Dewi Sri tak hanya dianggap sebagai dewi pertanian, tetapi juga simbol dari seluruh hasil bumi secara umum. Dengan menghadirkan Dewi Sri dalam upacara, masyarakat berharap agar panen mereka selalu berlimpah dan terhindar dari kegagalan. Tak hanya itu, Dewi Sri juga mampu melindungi masyarakat dari berbagai bencana yang mengancam hasil pertanian.
Proses dan Rangkaian
1. Kirab Budaya dari Joglo Pariwisata ke Cepuri Pantai Parangkusumo
Rangkaian upacara Bekti Pertiwi Pisungsung Jaladri mulai dengan kirab budaya yang diikuti oleh seluruh masyarakat Padukuhan Mancingan.

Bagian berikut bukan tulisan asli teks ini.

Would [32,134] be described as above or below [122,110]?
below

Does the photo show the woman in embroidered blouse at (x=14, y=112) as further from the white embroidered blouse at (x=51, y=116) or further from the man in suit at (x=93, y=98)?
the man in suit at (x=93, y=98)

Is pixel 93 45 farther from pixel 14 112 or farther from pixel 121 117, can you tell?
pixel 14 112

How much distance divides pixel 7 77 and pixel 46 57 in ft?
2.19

Kirab ini mulai dari Joglo Pariwisata, yang terletak di Pantai Parangtritis, menuju Cepuri di Pantai Parangkusumo.
Para peserta kirab mengenakan pakaian adat Yogyakarta yang lengkap dan membawa berbagai ubarampe (perlengkapan upacara) seperti pakaian adat, jarik, hingga buah-buahan.

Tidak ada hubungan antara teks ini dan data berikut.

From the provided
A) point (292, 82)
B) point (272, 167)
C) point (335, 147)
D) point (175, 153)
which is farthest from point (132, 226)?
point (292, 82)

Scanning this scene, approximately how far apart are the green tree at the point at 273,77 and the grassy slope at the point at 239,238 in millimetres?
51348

Sepanjang kirab, para peserta berjalan dengan khidmat di tepi pantai, sembari membawa persembahan yang akan dilarung di Pantai Parangkusumo. Kirab ini menjadi momen yang sakral dan mencerminkan keharmonisan antara manusia dengan alam.
2. Melarung Ubarampe di Pantai Parangkusumo
Setibanya di Cepuri Parangkusumo, prosesi upacara lanjut dengan melarung atau labuhan berbagai ubarampe yang telah dibawa. Proses larung ini dengan mengirimkan berbagai persembahan ke laut sebagai simbol penyerahan diri kepada alam dan Tuhan Yang Maha Esa.
Melarung juga bermakna sebagai ungkapan permohonan agar alam senantiasa memberikan keberkahan bagi kehidupan masyarakat.
BACA JUGA: Munjungan, Tradisi Penghormatan kepada Leluhur di Indramayu
3. Pagelaran Wayang Kulit sebagai Penutup Upacara
Sebagai penutup, ada pertunjukan wayang kulit yang biasanya berlangsung hingga larut malam. Wayang kulit ini tidak hanya menjadi hiburan bagi masyarakat, tetapi juga sarana penyampaian pesan-pesan moral dan spiritual.
Pagelaran ini juga mencerminkan kekayaan budaya Jawa yang sangat kental dalam tradisi Bekti Pertiwi Pisungsung Jaladri.